Action item ▸ Wherever the word "burst" occurs in the listing, copy the whole line.
***
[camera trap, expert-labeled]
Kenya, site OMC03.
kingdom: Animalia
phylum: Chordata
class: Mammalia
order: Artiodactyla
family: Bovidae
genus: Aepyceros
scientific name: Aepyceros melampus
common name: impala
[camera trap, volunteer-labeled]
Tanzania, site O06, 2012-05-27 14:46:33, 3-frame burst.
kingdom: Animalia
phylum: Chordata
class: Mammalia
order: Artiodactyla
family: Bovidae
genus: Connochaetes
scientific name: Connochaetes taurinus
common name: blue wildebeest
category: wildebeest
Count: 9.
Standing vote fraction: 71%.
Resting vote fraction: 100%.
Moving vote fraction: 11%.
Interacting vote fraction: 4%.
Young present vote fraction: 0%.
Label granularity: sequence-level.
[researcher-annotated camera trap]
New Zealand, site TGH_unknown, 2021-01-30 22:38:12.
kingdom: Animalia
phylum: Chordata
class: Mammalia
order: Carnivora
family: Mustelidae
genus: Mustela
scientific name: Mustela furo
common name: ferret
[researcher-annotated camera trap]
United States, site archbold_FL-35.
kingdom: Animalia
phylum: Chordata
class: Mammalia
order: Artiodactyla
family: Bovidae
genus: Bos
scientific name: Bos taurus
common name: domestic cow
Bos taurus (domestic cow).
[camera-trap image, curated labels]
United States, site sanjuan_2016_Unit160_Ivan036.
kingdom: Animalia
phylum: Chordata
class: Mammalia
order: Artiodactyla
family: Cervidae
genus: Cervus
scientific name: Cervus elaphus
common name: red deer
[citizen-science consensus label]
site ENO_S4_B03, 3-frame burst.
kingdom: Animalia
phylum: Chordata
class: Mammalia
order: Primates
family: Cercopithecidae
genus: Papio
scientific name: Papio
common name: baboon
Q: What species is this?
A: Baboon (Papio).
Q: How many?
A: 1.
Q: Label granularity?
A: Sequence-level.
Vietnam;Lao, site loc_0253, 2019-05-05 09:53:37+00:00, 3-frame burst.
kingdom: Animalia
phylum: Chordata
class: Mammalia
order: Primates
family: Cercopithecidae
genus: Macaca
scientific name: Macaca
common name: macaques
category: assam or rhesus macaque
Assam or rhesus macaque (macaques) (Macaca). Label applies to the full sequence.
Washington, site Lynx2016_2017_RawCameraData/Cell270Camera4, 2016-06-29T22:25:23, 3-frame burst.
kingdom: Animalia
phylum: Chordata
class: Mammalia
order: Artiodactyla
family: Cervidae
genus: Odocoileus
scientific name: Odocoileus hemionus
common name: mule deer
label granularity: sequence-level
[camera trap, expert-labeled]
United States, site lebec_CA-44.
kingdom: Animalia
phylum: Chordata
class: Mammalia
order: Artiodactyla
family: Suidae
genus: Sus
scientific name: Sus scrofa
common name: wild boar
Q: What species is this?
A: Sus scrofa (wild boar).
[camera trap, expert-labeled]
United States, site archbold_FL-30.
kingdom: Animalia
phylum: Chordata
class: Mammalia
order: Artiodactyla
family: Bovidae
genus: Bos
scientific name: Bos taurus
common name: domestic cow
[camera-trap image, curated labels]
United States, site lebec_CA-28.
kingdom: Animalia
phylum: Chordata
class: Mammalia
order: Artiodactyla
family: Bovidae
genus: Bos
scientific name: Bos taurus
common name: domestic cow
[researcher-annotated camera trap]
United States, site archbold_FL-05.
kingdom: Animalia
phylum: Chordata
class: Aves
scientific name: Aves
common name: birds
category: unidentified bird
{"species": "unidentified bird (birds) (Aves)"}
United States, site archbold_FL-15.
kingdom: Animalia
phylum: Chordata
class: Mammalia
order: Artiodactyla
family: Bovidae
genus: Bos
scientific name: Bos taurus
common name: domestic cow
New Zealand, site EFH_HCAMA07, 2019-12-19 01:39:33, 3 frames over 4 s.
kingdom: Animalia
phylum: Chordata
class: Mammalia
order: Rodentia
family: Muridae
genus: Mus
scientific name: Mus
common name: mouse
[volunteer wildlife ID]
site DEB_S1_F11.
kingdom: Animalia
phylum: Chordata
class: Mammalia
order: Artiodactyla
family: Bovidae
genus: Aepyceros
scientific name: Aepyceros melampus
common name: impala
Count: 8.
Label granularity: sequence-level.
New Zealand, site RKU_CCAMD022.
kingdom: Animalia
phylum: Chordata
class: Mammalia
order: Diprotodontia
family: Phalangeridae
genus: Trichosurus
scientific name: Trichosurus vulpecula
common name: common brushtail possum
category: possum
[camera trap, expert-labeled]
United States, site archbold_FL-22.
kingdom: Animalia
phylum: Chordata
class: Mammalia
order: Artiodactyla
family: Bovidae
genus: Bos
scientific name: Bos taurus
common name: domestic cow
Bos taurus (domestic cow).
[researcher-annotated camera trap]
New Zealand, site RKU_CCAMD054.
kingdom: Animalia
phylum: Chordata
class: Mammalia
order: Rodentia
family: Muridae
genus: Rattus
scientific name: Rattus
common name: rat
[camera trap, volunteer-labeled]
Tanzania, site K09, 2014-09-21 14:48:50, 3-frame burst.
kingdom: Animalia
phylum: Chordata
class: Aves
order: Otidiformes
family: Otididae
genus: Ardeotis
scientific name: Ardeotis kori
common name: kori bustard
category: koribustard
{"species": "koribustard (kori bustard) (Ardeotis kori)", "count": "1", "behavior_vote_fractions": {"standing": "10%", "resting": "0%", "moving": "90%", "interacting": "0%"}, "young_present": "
***
Worked solution ▸
Tanzania, site O06, 2012-05-27 14:46:33, 3-frame burst.
site ENO_S4_B03, 3-frame burst.
Vietnam;Lao, site loc_0253, 2019-05-05 09:53:37+00:00, 3-frame burst.
Washington, site Lynx2016_2017_RawCameraData/Cell270Camera4, 2016-06-29T22:25:23, 3-frame burst.
Tanzania, site K09, 2014-09-21 14:48:50, 3-frame burst.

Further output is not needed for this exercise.